**Document excerpt:**
*****

Thank you all.

With your help, I managed to create HFiles for a small RDD.
But for a large RDD, I gave up (at least for now).
The reason is as follows:

First, the flow of my code (it's Java) is as follows:

{
  // Create a RDD which has the records

  JavaPairRDD<MyKey, byte[]> rdd =
          // MyKey has a byte[] member for rowkey
    buildRDDWithSomeBusinessLogic()
    .flatMapToPair(...)
          // builds MyKey, byte[] pair.
          // The number of records increases almost 100 times. MyKey is not 
distinct
    .groupByKey()
    .mapValues(...)
          // make MyKey distinct. Combines values with compression.
          // The number of records dramatically decreases.
          // The average size of values is around 1KB.
    .sortByKey(..., numRegions)
          // Sorts since HFileOutputFormat requires that the record are sorted.
          // And set the number of the partitions same as the number of regions.
    .persist(StorageLevel.MEMORY_AND_DISK_SER());
          // Since I must do multiple task on the RDD.

  // Get keys for pre-splitting by fetching the first record of each partitions

  List<MyKey> splitKyes = 
     rdd.mapPartitionsWithIndex(...)
          // Gets the first record of each partitions.
          // First partition's first record is excluded, since it's not needed.
     .collect();
     Collections.sort(splitKeys);
  

  // Now we have the split keys
  // Create a HBase table

  createHBaseTableWithSplitKeys(tableName, splitKeys);
  
  // Use saveAsNewAPIHadoopFile API with HFileOutputFormat

  Configuration config = HBaseConfiguration.create();
  config.set("hbase.zookeeper.quorum", ...);
  config.set("zookeeper.znode.parent", ...);
  Job job = Job.getInstance(conf);
  job.setMapOutputKeyClass(ImmutableBytesWritable.class);
  job.setMapOutputValueClass(KeyValue.class);
  HTable table = new HTable(conf, tableName);
  HFileOutputFormat.configureIncrementalLoad(job, table);

  rdd
    .mapToPair(new PairFunction<Tuple2<MyKey, byte[]>, ImmutableBytesWritable, 
KeyValue>(...);
        // map data types
    .saveAsNewAPIHadoopFile(outputDirName,
        ImmutableBytesWritable.class, KeyValue.class, HFileOutputFormat.class, 
conf);
}

For a small RDD, HFiles were successfully created.

*****

**Aim:**
Continue the forum post about creating HFiles from a Spark RDD, picking up right after its last sentence.

**Stored rows:**
*****

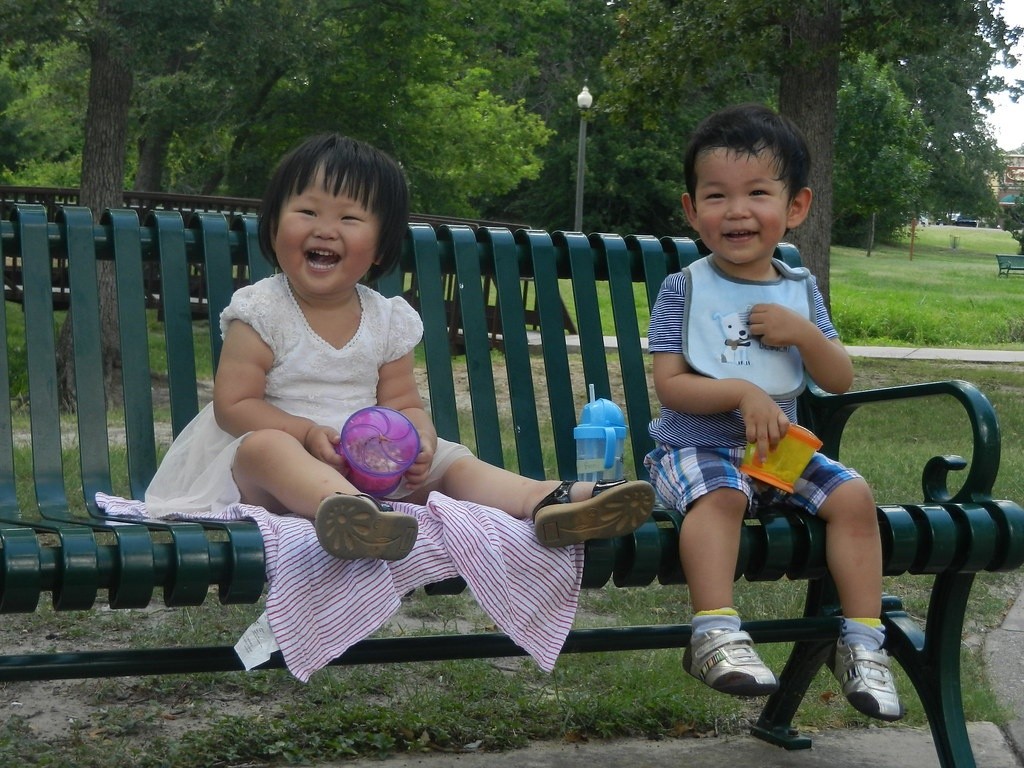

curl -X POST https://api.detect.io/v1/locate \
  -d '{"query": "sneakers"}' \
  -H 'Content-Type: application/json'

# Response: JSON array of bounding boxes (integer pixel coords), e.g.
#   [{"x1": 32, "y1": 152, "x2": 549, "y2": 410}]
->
[
  {"x1": 681, "y1": 607, "x2": 780, "y2": 698},
  {"x1": 828, "y1": 617, "x2": 904, "y2": 722}
]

*****

**Reply:**
But for a large RDD, the following issues appeared.

1. OutOfMemory exception on mapPartitionsWithIndex() for splitKeys.

In my case, the number of regions is fairly small for the RDD, and the size of 
a region is big.
This is intentional since the reasonable size of a HBase region is several GB.
But, for Spark, it is too big for a partition that can be handled for an 
executor.
I thought mapPartitionsWithIndex would not load the entire partition, but I was 
wrong.
Maybe it loaded the whole partition while I only wanted to fetch the first 
record of the iterator.
But to acquire the split keys, there is no other way than 
mapPartitionsWithIndex.
So, I'm basically stuck.

I could save all the partitions with save...() API and then load each partition 
separately and call first().
But I does not feel right. Parallelism is lost.

2. Strange Spark behavior

It is not fatal as 1, but it's strange.
In my code, the flow is as follows: flatMapToPair -> groupByKey -> mapValues -> 
sortByKey
But when I watch the Spark UI, it is executed as follows: flatMapToPair -> 
sortByKey -> sortByKey(again!) -> mapValues
Since in my case the number of records are very large between flatMapToPair and 
mapValues, it seems that Spark executes sortByKey on the worst timing.
I tried to trick the Spark with replacing mapValues with mapToPair, but the 
execution order did not change.
Why?

Maybe because of 2, the export process is already takes more time than the 
process built with regular Put(WAL disabled), even before it fails with OOM. 
So, it is virtually meaningless to use HFileOutputFormat.

Any suggestion or correction would be very helpful.

Thanks.


-----Original Message-----
From: Soumitra Kumar [mailto:kumar.soumi...@gmail.com] 
Sent: Saturday, September 20, 2014 1:44 PM
To: Ted Yu
Cc: innowireless TaeYun Kim; user; Aniket Bhatnagar
Subject: Re: Bulk-load to HBase

I successfully did this once.

RDD map to RDD [(ImmutableBytesWritable, KeyValue)] then val conf = 
HBaseConfiguration.create() val job = new Job (conf, "CEF2HFile") 
job.setMapOutputKeyClass (classOf[ImmutableBytesWritable]);
job.setMapOutputValueClass (classOf[KeyValue]); val table = new HTable(conf, 
"output") HFileOutputFormat.configureIncrementalLoad (job, table); 
saveAsNewAPIHadoopFile("hdfs://localhost.localdomain:8020/user/cloudera/spark", 
classOf[ImmutableBytesWritable], classOf[Put], classOf[HFileOutputFormat], conf)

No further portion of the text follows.